------ Extracted text

My husband grew up in a village and has all his friends / family etc all within about a 5 mile radius which I've now moved to. He says he is open to trying new things, but I know he will honestly never want to move away from it.
He also can't stand the city so if I suggest seeing something in the city he will suggest going to see something "similar" near the village.
I moved from the city to be here after I met my husband and to be honest I really regret it now. I did it at the time because I thought it would be better for children to grow up in but now I'm feeling chlostrophobic and like I'm in a cage / goldfish bowl as my husband has no desire to travel outside this area. My husband doesn't have any friends outside this very small area and I'm struggling with it I think because I grew up a bit of a nomad with my parents and traveled every few months /few years to a new location which seemed normal to me at the time. I also travelled in my 20s before I met my husband and all my friends are spread around the country, but because of my husband's reluctance to travel even seeing people I know seems like a big chore because they are not close to the village. Because of this (and I know covid is also a factor) I feel like I'm also losing friends as time goes by.
I also know lots of people like the lifestyle in villages but I've learnt it's definitely not for me.
It's affecting our marriage because he says I'm looking "down" on his area and I'm being a snob about the place he grew up in. He really doesn't get it that I just don't like this lifestyle and because he doesn't know anything else I don't think he will ever understand.

------------

Exercise A → Repeat the village-life post from "My husband grew" up to and including "near the village.".
Exercise B → Summarize the village-life post in two sentences.
Exercise C →
Answer these questions from the village-life post, one per line:
(i) Why did the writer move from the city at the time?
(ii) What does the husband suggest when the writer proposes seeing something in the city?
(iii) What does the husband say the writer is doing regarding his area?

------ Data for analysis

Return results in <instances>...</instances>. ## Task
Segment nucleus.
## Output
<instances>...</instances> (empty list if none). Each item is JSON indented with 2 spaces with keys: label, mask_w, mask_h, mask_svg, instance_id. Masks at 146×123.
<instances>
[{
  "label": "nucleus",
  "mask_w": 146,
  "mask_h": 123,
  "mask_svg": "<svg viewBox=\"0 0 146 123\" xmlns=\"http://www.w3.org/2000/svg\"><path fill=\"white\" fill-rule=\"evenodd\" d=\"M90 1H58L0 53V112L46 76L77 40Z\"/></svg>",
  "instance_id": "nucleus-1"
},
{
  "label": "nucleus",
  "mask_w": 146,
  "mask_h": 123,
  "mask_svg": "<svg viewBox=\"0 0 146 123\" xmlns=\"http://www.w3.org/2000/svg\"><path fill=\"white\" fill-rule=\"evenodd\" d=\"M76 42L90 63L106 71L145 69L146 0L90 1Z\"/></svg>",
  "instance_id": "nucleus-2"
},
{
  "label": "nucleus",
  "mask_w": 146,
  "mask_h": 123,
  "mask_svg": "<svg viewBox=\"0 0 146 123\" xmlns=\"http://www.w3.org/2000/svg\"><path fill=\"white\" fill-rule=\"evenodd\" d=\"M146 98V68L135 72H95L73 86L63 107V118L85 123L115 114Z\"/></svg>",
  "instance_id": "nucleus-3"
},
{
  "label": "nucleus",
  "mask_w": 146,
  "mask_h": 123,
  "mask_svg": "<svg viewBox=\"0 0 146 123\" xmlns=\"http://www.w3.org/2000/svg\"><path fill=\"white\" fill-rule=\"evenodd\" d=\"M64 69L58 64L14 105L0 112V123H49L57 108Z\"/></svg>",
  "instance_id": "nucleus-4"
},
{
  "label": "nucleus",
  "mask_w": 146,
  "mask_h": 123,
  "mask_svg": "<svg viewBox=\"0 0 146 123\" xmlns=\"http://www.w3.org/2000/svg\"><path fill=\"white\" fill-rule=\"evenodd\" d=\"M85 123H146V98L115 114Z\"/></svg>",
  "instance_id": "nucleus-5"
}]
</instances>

------------

Expected answer A →
My husband grew up in a village and has all his friends / family etc all within about a 5 mile radius which I've now moved to. He says he is open to trying new things, but I know he will honestly never want to move away from it.
He also can't stand the city so if I suggest seeing something in the city he will suggest going to see something "similar" near the village.

Expected answer B → The writer moved from the city to a village where the husband grew up and where his friends and family all live within about a 5 mile radius, and he has no desire to travel outside the area. The writer now regrets the move, feels caged, and is losing friends who live elsewhere, while the husband says the writer is being a snob about his area, which is affecting their marriage.

Expected answer C →
(i) The writer thought the village would be better for children to grow up in.
(ii) He suggests going to see something "similar" near the village.
(iii) He says the writer is looking "down" on his area and being a snob about the place he grew up in.